An Ode to Him, Y'Know!
“Arrah, for God’s sake, why don’t he pick up?,” my father said, thinking I was ignoring my answering machine, which I hadn’t actually had for a couple years. “I’m just busy listening to your voice mail, Dad,” I said out loud to get a laugh out of Jen; I thought Dad probably sounded to her like some shillelagh-wielding ogre, and I didn’t want her getting too nervous—she was about to meet him for the first time. I realized then that I didn’t have to worry, because she was already smiling at his cheerful grumpiness and his brusque West Cork accent. Everybody always was already smiling at his easy charm— from a gene which must have missed me, along with the one for his peat-rich baritone voice. I think if he had heard me try to sing as an adult, he would have said “there are two ways to do a thing: a right way and a wrong way,” and I would have known he meant, as he always did, “Jesus, Mary and Joseph, boy, you’re doing that wrong.” But I would have missed, as I almost always did, the soft creasing about his sharp eyes, which silently added, “But it’s alright, boy. You’re alright.” I hardly ever heard that message from him—often as he sent it—until his wake, when I heard it in the stories told by people who got him. Then I thought about his retirement party video. He’d stood like a stout Irish gargoyle in front of the Carlyle Hotel for forty years, picking up bags and saying “good to see you again, sir,” in case he’d seen them before (he never could remember a face.) On the video, a desk clerk rose to read her newly written “Ode to Paddy O’Sullivan.” Another bellman echoed to another bellman, “An ode to him, y’know!” My mother, from Kanturk, would’ve called them “thick Irishmen,” And, being thick, and being a little drunk, and not being guys who talked about odes, they’d laughed.
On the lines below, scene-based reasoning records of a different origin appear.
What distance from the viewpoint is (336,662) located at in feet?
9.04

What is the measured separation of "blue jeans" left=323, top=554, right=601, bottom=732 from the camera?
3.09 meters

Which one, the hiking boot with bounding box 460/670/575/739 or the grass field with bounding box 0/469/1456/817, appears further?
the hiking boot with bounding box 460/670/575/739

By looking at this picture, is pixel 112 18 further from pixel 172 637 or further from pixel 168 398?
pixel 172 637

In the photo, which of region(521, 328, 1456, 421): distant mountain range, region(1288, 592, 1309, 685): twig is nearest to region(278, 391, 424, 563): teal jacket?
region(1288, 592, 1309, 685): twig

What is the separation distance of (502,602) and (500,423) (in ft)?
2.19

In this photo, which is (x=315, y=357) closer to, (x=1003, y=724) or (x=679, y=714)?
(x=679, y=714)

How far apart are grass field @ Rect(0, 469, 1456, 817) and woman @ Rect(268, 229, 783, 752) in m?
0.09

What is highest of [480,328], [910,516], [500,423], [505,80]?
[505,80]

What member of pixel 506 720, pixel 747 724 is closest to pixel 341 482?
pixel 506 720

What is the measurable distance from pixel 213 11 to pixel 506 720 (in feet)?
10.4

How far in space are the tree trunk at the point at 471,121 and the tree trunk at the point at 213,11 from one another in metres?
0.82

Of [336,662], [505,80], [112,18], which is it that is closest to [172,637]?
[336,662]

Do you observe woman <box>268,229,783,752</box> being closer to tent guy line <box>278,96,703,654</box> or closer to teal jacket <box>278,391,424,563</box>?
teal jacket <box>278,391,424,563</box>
And, being young, and being dumb, I laughed, too; I’d learned about odes, and I knew poets didn’t usually write odes about bellmen. Now, I’d like to be able to give him a call and tell him I want to write my own ode to him. You know. He’d call me an idjit, but I think he’d secretly like it. On an impulse I pick up my Pixel and call our ancient phone number, and, over the Verizon error message, I say, “Arrah, for God’s sake, Dad, why can’t you pick up?”